Elle se tait, émue et pensive. Ses yeux fouillent l'horizon, comme s'ils recherchaient quelque chose ou quelqu'un. Tout son être se tend vers cet espoir. Pourtant, au bout de quelques minutes, elle semble se résigner puis reprend sa position calme et détendue du départ.
- Aux premiers pas que je fis en sortant de ce bois, je pensais que je n'avais plus rien à faire que d'aller me noyer dans ce lac...
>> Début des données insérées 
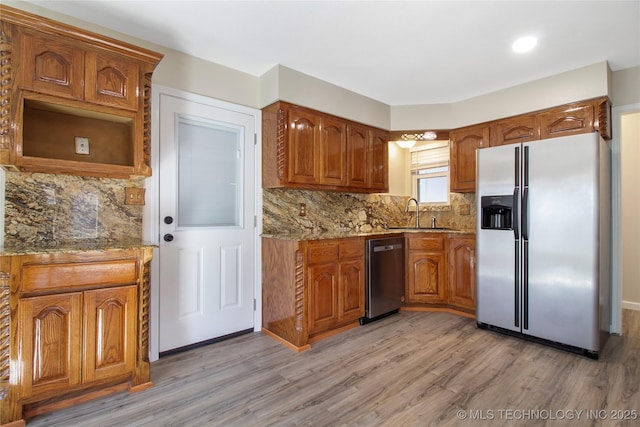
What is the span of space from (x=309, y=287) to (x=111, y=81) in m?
2.07

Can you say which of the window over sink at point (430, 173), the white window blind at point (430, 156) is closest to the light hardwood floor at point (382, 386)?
the window over sink at point (430, 173)

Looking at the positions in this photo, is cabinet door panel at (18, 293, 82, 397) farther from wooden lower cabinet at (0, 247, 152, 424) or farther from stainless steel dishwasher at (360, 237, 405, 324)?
stainless steel dishwasher at (360, 237, 405, 324)

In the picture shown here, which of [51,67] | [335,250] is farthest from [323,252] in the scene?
[51,67]

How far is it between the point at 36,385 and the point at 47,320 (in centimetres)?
35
- Qu'est-ce qui vous a retenue ?
- Il était encore là... Monsieur Armand était encore là. Il m'attendait, assis à ce même banc que nous occupons. Il ne dit rien. Pas une parole... Son regard, une fois de plus, fut suffisant. Il me prit dans ses bras, me consola longuement. Nous étions comme deux amants, serrés l'un contre l'autre, silencieux et pourtant nos esprits échangeaient une multitude de choses. Ce n'était pas la peine de les dire. Quand il sentit enfin que j'avais assez pleuré, il s'écarta de moi, comme un père qui s'apprête à laisser partir son enfant vers son destin, planta son regard dans le mien puis, après avoir encore beaucoup hésité, me dit quelque chose qui me sauva.
- Quel saint homme !
- Je ne suis pas loin de le croire, moi aussi ! Il me dit ceci : Je sais...
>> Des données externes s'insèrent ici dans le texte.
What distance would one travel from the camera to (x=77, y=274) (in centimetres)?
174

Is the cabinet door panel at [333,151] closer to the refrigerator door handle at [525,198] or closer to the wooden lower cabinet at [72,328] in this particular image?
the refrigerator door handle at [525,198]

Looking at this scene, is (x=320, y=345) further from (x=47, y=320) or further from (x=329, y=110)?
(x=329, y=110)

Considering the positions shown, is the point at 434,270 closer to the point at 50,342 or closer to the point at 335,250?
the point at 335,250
- C'est tout ? m'étonné-je.
- Non. Il ajouta après : moi aussi, j'ai parlé dans ce brouillard. Et ma femme m'attendait sur ce banc. C'est elle qui m'a sauvé. Un jour viendra et ce sera à vous de sauver une ambition contrariée... Jurez-moi de le faire, quand viendra ce jour. Vous ne pourrez vous délivrer de ce serment qu'après avoir rencontré une âme sur le point de commettre l'impardonnable. Une fois libérée, alors vous pourrez passer à autre chose...
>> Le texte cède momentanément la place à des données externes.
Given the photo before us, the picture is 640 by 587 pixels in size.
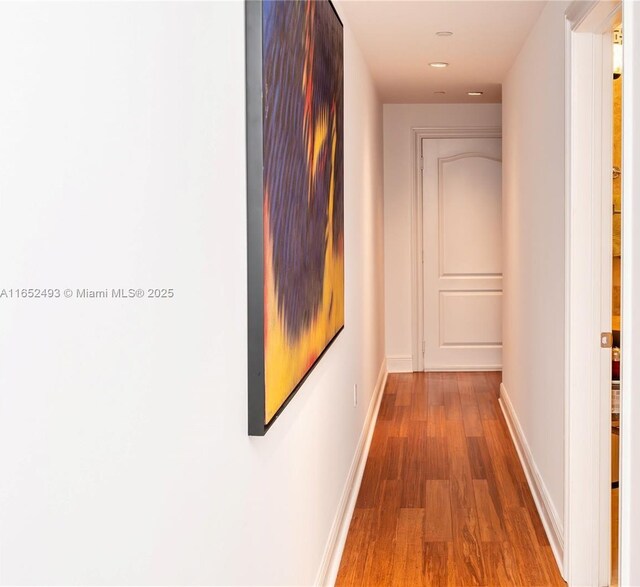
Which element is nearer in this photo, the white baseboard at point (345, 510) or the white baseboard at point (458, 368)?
the white baseboard at point (345, 510)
Soudain éperdu, je la regarde avec respect. Les larmes montent brusquement à l'assaut et je ne sais plus quelle contenance adopter pour masquer la violence des sentiments de reconnaissance qui me viennent. Isabelle me regarde, silencieuse et souriante.
Les mots filent entre nous sans que nous ayons besoin de les dire. Dans nos yeux deux vies se racontent, se confient. Il savait. Elle aussi. Et moi, maintenant. Que va-t-il se passer ?
- A votre tour, Simon... me fait-elle d'un ton doux et persuasif.